If you open the Task Manager or Activity Monitor on the system you’re using now, you’ll see there are hundreds of processes, almost all of which are in some sort of I/O wait. So timesharing does extract a cost when running compute-intensive computations, but in an actual system where there’s a mix of I/O and compute tasks, time sharing is the way to go.

We can actually go one step further to ensure we don’t run processes waiting for an I/O event that hasn’t yet happened. We’ll add a status field to the process state indicating whether the process is ACTIVE (e.g., status is 0) or WAITING (e.g., status is non-zero). We’ll use different non-zero values to indicate what event the process is waiting for. Then we’ll change the Scheduler() to only run ACTIVE processes.

To see how this works, it’s easiest to use a concrete example. The UNIX OS has two kernel subroutines: sleep() and wakeup() both of which require a non-zero argument. The argument will be used as the value of the status field. Let’s see this in action.

When the ReadKey() SVC detects the buffer is empty, it calls sleep() with an argument that uniquely identifies the I/O event it’s waiting for, in this case the arrival of a character in a particular buffer. sleep() sets the process status to this unique identifier, then calls Scheduler().

Scheduler() has been modified to skip over processes with a non-zero status, not giving them a chance to run. Meanwhile, a keyboard interrupt will cause the interrupt handler to add a character to the keyboard buffer and call wakeup() to signal any process waiting on that buffer. Watch what happens when the kbdnum in the interrupt handler matches the kbdnum in the ReadKey() handler.

wakeup() loops through all processes, looking for ones that are waiting for this particular I/O event. When it finds one, it sets the status for the process to zero, marking it as ACTIVE. The zero status will cause the process to run again next time the Scheduler() reaches it in its round-robin search for things to do.

The effect is that once a process goes to sleep() WAITING for an event, it’s not considered for execution again until the event occurs and wakeup() marks the process as ACTIVE. Pretty neat! Another elegant fix to ensure that no CPU cycles are wasted on useless activity. I can remember how impressed I was when I first saw this many years ago in a (very) early version of the UNIX code :)

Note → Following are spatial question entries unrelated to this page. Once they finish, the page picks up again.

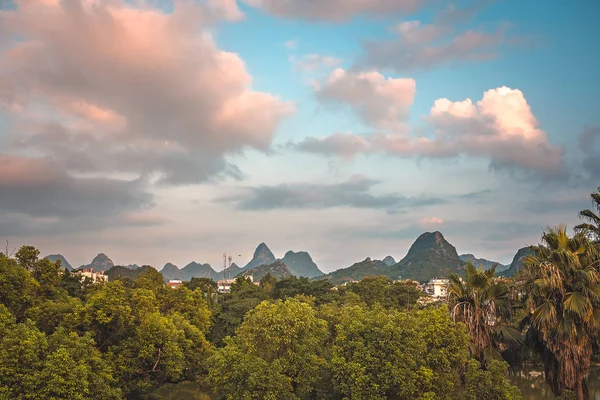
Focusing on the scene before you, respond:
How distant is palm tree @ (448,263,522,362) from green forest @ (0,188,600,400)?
0.04 metres

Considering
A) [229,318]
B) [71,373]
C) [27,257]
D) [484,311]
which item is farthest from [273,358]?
[229,318]

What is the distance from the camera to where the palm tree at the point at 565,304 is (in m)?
14.7

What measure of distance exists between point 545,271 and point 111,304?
16.8 m

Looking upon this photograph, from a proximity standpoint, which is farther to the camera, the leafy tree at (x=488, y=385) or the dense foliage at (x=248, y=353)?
the dense foliage at (x=248, y=353)

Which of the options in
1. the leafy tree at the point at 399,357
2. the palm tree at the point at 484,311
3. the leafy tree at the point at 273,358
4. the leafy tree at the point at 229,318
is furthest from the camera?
the leafy tree at the point at 229,318

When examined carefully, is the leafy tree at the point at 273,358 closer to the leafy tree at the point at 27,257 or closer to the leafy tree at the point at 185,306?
the leafy tree at the point at 27,257

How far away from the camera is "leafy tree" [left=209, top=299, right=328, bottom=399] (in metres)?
14.4

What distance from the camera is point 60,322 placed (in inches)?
758

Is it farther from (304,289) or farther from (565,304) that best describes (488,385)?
(304,289)

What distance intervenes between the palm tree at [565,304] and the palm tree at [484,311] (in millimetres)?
1016

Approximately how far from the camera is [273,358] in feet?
53.0

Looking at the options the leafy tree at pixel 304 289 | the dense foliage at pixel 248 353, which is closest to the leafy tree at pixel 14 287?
the dense foliage at pixel 248 353

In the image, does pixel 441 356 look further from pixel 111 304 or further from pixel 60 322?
pixel 60 322

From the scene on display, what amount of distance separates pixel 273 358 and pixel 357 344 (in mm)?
3858
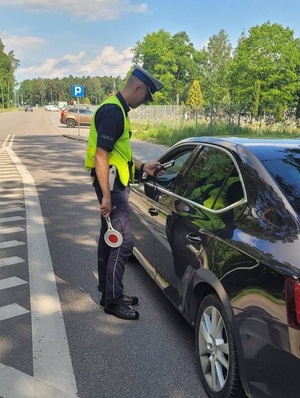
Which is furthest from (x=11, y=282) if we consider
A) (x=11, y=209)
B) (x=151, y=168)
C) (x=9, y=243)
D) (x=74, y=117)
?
(x=74, y=117)

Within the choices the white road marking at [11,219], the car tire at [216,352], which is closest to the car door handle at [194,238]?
the car tire at [216,352]

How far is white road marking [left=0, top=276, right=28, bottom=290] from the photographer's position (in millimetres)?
4492

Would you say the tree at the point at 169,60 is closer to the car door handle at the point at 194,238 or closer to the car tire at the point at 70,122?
the car tire at the point at 70,122

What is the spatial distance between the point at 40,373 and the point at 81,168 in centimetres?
1093

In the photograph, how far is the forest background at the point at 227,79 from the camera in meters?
22.8

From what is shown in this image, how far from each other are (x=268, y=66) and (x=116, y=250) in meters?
61.6

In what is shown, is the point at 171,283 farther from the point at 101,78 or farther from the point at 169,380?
the point at 101,78

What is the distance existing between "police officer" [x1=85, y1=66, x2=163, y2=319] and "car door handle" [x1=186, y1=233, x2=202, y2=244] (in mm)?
793

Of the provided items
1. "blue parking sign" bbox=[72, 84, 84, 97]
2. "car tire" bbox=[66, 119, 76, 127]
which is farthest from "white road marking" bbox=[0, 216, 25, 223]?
"car tire" bbox=[66, 119, 76, 127]

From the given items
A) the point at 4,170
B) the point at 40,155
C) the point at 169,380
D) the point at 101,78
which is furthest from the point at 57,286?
the point at 101,78

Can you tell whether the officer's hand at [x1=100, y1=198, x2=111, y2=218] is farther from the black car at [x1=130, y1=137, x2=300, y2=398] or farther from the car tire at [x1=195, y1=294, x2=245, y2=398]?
the car tire at [x1=195, y1=294, x2=245, y2=398]

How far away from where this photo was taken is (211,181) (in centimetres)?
325

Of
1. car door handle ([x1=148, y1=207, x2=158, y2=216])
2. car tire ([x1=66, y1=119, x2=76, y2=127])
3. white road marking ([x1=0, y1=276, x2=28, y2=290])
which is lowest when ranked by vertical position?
car tire ([x1=66, y1=119, x2=76, y2=127])

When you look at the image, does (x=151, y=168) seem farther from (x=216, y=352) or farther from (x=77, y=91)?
(x=77, y=91)
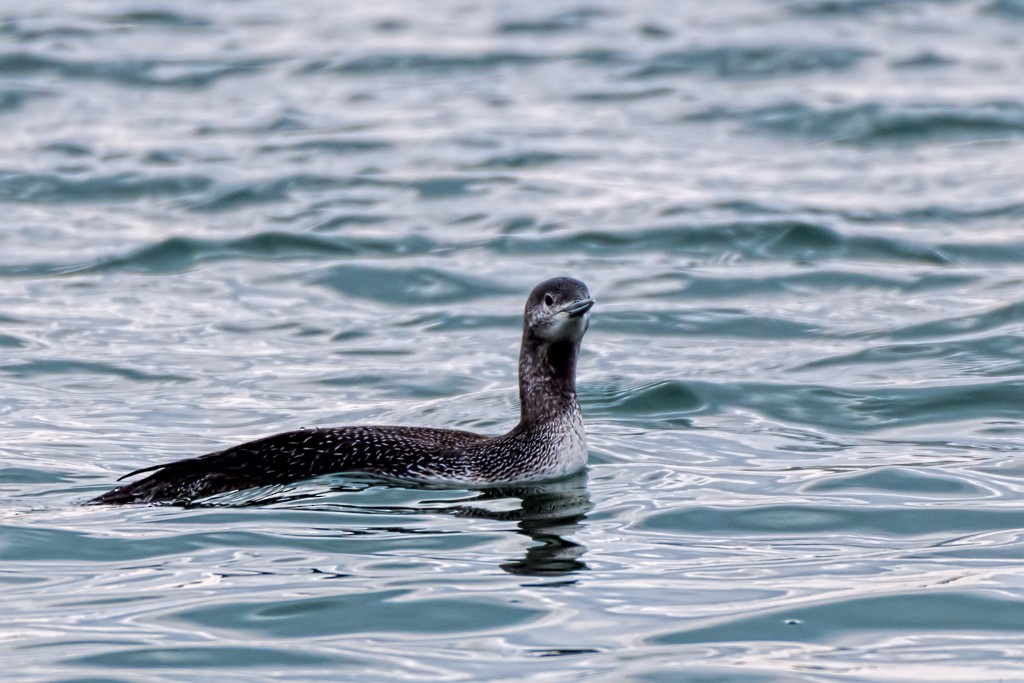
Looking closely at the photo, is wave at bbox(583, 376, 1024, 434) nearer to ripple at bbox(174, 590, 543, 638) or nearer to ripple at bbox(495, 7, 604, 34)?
ripple at bbox(174, 590, 543, 638)

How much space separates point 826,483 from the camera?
9.40 meters

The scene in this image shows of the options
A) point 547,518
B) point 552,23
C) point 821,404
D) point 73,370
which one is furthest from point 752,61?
point 547,518

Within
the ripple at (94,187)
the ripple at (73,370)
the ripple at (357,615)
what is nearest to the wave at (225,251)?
the ripple at (94,187)

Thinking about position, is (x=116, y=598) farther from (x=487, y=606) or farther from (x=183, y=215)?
(x=183, y=215)

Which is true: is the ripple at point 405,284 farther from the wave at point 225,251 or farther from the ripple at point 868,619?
the ripple at point 868,619

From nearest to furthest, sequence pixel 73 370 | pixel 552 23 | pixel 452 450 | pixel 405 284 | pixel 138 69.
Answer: pixel 452 450
pixel 73 370
pixel 405 284
pixel 138 69
pixel 552 23

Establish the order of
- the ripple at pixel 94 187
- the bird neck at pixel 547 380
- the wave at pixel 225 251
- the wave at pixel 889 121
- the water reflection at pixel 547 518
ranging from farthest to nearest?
the wave at pixel 889 121 < the ripple at pixel 94 187 < the wave at pixel 225 251 < the bird neck at pixel 547 380 < the water reflection at pixel 547 518

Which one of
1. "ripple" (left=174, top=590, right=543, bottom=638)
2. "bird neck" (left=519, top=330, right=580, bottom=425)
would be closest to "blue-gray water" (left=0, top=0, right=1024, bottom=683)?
"ripple" (left=174, top=590, right=543, bottom=638)

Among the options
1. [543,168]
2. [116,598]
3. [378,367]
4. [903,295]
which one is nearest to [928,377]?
[903,295]

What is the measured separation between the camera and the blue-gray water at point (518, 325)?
7.05 meters

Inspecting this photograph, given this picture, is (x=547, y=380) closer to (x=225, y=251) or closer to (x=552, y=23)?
(x=225, y=251)

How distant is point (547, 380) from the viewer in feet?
31.4

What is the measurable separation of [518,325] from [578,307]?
16.6 ft

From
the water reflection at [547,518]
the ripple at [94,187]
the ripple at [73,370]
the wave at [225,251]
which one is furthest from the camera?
the ripple at [94,187]
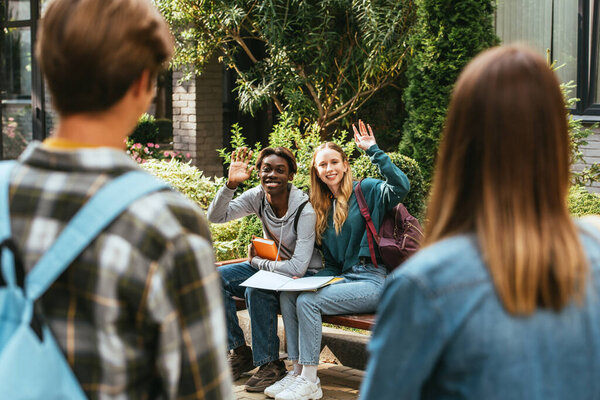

Here’s an old quiz problem we can use to test our understanding of all the factors that went into the final design of our ReadKey() SVC code. We’re considering three different versions (R1, R2, and R3) of the ReadKey() SVC code, all variants of the various attempts from the previous section. And there are three types of systems (Models A, B, and C). We’ve been asked to match the three handlers to the appropriate system.

Looking at R1, we see it’s similar to Attempt #2 from the previous section, except it always reads from the same keyboard regardless of the process making the SVC request. That wouldn’t make much sense in a timesharing system since a single stream of input characters would be shared across all the processes. So this handler must be intended for the Model C system, which has only a single process.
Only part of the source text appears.